Site icon PinterPolitik.com

Misteri Sarung Tangan Sakti Prabowo

Misteri Sarung Tangan Sakti Prabowo

Prabowo menggunakan sarung tangan saat salaman dengan warga di Jambi (Foto: istimewa)

“Aku punya terlalu banyak cinta di hatiku dan tak ada tempat lagi untuk meletakkannya. Tak ada seseorang yang bisa kuberikan lagi”. – Thanos, “Infinity War”


PinterPolitik.com

[dropcap]B[/dropcap]anyak orang bilang sarung tangan itu seperti sepasang kekasih: selalu bersama, tapi jarang-jarang bersatu. Kecuali kalau lagi disimpan di lemari pakaian, atau kalau yang makai suka megang tangan kanannya pakai tangan kirinya.

Sarung tangan itu seperti halnya kaos kaki, sandal, atau pun sepatu: ada sepasang, selalu bersama, tapi tak bisa bersatu. Begitu kata Tulus dalam lagu “Sepatu”. Mungkin doi juga harus bikin lagu tentang sarung tangan.

Soalnya, beberapa hari terakhir perbincangan tentang sarung tangan sedang ramai mengisi pemberitaan. Kan lagunya bisa ikutan booming juga jadinya. Hadeh.

Adalah Prabowo Subianto, kandidat yang bersaing memperebutkan kursi presiden pada Pilpres 2019, yang “mencuri” cerita tentang sarung tangan tersebut.

Sarung tangan itu identik dengan kebangsawanan dan bahkan sering diasosiasikan dengan karakter pemimpin yang keras. Makanya ada ungkapan yang berbunyi: “An iron fist in a velvet glove”. Share on X

Beberapa hari lalu, dalam kunjungannya ke Jambi, mantan Danjen Kopassus itu terlihat tak seperti biasanya saat menyapa masyarakat lewat aksi dah dah dah dari mobil yang ada sunroof-nya.

Kala itu, Prabowo mengenakan sarung tangan saat menyalami warga yang berkerumum menantinya di pinggir jalan.

Belakangan diketahui bahwa tangan sang jenderal memang sedang terluka, sehingga harus menggunakan sarung tangan tersebut.

“Tadi saya keluar dari pesawat langsung menggunakan sarung tangan karena takut dengan kekuatan emak-emak milenial. Kemarin tangan saya habis dicakar emak-emak”, begitu kata Prabowo ketika ditanya soal sarung tangan tersebut.

Prabowo juga meminta maaf dan menyebut aksinya tersebut bukan berarti ia tak sopan kepada pendukungnya. Hmm, takut infeksi ya pak kalau salamin ribuan orang gitu? Hadeh.

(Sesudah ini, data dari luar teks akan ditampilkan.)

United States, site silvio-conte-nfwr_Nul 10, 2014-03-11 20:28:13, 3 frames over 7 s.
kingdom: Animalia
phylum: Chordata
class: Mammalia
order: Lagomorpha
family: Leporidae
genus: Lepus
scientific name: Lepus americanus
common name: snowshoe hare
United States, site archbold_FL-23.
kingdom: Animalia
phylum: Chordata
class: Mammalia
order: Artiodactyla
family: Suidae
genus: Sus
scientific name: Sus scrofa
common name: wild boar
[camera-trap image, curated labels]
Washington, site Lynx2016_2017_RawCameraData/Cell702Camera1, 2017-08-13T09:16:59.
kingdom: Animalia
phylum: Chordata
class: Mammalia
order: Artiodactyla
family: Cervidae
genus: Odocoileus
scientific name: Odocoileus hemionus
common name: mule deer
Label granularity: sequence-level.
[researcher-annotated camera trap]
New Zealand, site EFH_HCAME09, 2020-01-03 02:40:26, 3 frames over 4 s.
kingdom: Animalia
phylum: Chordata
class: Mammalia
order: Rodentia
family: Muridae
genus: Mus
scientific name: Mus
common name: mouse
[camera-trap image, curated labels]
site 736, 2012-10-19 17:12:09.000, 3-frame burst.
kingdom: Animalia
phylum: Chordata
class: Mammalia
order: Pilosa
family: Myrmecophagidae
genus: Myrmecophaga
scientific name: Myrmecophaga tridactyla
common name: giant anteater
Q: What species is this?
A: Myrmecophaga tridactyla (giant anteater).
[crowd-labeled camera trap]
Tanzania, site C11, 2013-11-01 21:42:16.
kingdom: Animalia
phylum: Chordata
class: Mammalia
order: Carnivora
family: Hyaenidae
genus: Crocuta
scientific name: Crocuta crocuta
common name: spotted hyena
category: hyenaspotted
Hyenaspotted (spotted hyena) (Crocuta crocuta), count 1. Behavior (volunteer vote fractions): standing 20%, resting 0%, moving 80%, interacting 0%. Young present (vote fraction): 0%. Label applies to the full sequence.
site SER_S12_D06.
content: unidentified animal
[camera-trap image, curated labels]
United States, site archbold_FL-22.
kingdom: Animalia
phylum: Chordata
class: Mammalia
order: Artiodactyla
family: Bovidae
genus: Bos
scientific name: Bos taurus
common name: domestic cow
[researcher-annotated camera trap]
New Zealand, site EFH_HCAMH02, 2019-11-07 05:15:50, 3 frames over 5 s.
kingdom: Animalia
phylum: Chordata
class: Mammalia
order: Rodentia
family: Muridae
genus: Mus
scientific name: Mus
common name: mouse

Kritik pun berdatangan, terutama dari kubu pendukung Jokowi. Mereka membandingkannya dengan aksi Jokowi yang selalu tetap salaman dan nggak pernah pakai sarung tangan, sekalipun tangan sang presiden juga pernah terluka akibat cakaran masyarakat.

Owalah, kirain mereka ngritiknya karena kalau pakai sarung tangan, Prabowo jadi kayak Thanos. Sekali jentik jari, whussh setengah populasi lenyap. Hahaha.

Tapi ada benarnya juga sih. Kalau pemimpin mau mengabdi untuk rakyatnya, segala risiko harus dipertaruhkan, termasuk kalau mau salaman dengan masyarakat. Apalagi kalau yang salaman itu emak-emak.

Lagian, sarung tangan itu identik dengan kebangsawanan dan bahkan sering diasosiasikan dengan karakter pemimpin yang keras. Makanya ada ungkapan yang berbunyi: “An iron fist in a velvet glove” – tangan besi di dalam sarung tangan beludru. Kan jadinya kontraproduktif sama upaya Prabowo “memperlunak” citranya.

Penampilan Prabowo juga jadi terlihat aneh dengan sarung tangan itu. Masa jenderal yang keras harus pakai sarung tangan karena takut dicakar?

Jadi, kalau memang tangannya lagi terluka, mending nggak usah salaman aja pak.

Tunggu tangannya sembuh, baru deh jentikin jari. Eh, maksudnya baru salaman sama masyarakat. Karena rakyat memang perlu tahu, tangan yang akan memimpin mereka itu seperti apa.